**Exercise requirements**
Count the lines below that contain the word "text" and give only the number.
========
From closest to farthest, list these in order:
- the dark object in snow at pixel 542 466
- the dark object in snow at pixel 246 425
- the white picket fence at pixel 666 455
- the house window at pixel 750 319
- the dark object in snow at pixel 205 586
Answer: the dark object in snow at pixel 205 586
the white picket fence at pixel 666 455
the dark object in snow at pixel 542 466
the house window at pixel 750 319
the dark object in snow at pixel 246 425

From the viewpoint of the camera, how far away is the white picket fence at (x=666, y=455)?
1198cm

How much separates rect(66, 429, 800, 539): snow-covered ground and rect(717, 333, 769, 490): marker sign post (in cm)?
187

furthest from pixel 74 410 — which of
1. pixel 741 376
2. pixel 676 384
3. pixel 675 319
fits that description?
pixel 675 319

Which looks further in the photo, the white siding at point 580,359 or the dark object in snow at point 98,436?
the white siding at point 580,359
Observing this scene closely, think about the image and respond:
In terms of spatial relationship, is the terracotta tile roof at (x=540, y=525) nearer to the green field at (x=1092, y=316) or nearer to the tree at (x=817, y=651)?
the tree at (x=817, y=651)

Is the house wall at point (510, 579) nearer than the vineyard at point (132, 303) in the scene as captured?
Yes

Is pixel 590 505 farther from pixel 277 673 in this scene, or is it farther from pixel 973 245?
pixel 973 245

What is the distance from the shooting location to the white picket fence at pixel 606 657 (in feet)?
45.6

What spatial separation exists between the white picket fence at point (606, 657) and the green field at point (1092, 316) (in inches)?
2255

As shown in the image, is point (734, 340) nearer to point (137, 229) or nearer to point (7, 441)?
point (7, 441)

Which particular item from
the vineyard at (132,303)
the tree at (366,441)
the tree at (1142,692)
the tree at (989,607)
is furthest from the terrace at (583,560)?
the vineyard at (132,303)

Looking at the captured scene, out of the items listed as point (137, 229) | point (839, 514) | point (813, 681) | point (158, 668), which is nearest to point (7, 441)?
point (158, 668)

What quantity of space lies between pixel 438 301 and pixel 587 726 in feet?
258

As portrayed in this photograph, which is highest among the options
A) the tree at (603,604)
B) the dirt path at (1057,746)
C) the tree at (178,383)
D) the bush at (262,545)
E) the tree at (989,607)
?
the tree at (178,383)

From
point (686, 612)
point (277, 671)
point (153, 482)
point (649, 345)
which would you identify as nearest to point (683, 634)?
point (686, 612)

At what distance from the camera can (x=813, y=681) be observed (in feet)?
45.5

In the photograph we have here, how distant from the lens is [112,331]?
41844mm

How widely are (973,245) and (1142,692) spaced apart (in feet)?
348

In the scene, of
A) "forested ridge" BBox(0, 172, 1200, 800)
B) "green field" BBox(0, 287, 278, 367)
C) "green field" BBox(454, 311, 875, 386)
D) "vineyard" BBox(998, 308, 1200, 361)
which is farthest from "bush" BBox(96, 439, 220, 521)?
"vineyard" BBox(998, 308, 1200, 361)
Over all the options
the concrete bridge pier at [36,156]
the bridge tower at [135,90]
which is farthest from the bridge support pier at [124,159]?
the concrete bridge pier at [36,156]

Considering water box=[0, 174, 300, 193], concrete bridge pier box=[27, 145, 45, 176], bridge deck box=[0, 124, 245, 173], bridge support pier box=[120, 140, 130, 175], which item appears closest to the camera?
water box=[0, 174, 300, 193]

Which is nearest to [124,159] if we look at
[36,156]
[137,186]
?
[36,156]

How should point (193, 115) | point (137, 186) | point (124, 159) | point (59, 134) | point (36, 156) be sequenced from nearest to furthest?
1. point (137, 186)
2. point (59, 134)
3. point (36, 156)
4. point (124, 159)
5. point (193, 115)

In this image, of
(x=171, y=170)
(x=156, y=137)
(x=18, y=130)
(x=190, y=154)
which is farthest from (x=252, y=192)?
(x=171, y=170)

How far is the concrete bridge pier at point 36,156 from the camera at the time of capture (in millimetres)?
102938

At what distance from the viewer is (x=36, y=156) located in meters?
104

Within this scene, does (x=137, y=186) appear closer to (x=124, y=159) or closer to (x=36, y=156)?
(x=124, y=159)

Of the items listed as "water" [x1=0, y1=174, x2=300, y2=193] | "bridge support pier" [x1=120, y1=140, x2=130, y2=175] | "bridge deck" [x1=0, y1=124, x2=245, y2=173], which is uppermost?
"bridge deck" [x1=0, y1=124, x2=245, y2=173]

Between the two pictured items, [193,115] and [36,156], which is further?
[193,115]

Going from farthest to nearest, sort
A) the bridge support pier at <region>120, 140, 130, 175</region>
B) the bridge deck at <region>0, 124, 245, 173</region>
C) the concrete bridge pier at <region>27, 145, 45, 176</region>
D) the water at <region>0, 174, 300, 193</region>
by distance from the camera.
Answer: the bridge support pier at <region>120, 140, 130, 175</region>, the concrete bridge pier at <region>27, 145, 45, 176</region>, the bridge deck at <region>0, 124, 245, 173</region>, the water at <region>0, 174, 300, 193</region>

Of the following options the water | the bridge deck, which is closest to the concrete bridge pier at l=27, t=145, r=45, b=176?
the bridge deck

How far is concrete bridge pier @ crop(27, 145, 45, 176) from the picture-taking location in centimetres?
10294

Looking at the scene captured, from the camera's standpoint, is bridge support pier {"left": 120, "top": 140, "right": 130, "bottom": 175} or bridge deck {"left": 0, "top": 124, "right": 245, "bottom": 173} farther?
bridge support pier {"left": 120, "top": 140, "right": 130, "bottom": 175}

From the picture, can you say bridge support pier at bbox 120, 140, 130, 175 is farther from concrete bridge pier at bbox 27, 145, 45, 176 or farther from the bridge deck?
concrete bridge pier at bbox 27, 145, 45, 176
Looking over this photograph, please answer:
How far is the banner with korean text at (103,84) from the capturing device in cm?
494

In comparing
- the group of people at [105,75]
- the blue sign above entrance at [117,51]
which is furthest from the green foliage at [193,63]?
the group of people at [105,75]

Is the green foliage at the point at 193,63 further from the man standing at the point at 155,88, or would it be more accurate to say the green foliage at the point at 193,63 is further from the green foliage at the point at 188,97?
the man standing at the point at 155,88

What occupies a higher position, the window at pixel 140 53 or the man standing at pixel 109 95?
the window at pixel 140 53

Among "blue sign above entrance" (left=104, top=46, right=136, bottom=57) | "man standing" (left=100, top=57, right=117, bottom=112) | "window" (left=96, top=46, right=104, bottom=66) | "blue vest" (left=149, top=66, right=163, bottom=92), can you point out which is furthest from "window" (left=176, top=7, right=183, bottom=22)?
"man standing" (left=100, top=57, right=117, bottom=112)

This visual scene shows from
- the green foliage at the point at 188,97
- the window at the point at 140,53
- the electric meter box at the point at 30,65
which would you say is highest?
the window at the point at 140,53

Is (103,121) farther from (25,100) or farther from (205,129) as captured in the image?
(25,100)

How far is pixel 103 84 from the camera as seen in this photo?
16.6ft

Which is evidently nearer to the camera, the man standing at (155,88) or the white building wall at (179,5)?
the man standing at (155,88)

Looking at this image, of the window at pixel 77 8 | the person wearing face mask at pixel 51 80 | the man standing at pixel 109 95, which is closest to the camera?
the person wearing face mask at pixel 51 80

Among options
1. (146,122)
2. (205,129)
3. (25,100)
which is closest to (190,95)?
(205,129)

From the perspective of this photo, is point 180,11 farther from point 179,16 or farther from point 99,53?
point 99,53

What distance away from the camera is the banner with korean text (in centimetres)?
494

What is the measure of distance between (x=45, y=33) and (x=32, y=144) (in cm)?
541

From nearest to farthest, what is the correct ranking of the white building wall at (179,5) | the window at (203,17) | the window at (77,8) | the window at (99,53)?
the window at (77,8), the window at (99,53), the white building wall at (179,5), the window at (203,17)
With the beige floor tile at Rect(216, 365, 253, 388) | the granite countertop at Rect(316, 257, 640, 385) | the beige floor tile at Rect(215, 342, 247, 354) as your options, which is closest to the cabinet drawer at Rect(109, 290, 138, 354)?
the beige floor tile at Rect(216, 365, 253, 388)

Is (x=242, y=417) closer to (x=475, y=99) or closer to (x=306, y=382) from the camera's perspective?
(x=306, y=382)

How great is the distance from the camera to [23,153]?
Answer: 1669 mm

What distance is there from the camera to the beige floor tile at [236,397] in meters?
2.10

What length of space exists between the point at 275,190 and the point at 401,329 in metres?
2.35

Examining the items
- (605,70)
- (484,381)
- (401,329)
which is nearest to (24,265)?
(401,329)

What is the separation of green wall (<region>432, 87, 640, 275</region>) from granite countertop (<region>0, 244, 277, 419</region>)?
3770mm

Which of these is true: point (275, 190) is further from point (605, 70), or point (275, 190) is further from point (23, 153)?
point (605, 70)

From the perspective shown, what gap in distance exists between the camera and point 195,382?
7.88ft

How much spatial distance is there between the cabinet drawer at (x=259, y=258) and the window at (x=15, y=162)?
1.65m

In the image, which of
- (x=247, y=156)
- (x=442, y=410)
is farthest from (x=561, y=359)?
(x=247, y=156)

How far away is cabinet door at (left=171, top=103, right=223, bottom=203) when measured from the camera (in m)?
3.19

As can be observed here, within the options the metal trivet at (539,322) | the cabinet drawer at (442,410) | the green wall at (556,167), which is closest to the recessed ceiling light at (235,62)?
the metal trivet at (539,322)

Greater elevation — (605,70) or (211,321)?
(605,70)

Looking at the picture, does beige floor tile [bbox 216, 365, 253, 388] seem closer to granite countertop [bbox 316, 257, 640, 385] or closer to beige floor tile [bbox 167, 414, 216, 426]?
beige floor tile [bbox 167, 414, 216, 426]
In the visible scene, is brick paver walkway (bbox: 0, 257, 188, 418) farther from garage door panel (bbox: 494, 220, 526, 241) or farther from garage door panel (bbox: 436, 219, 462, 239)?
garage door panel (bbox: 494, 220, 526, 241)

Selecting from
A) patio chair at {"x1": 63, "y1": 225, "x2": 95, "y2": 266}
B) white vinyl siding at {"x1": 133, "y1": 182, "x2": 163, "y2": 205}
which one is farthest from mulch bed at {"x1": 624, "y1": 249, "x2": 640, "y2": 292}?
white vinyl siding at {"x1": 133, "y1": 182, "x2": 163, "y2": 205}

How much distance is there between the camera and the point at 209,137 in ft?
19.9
========
**Correct response**
2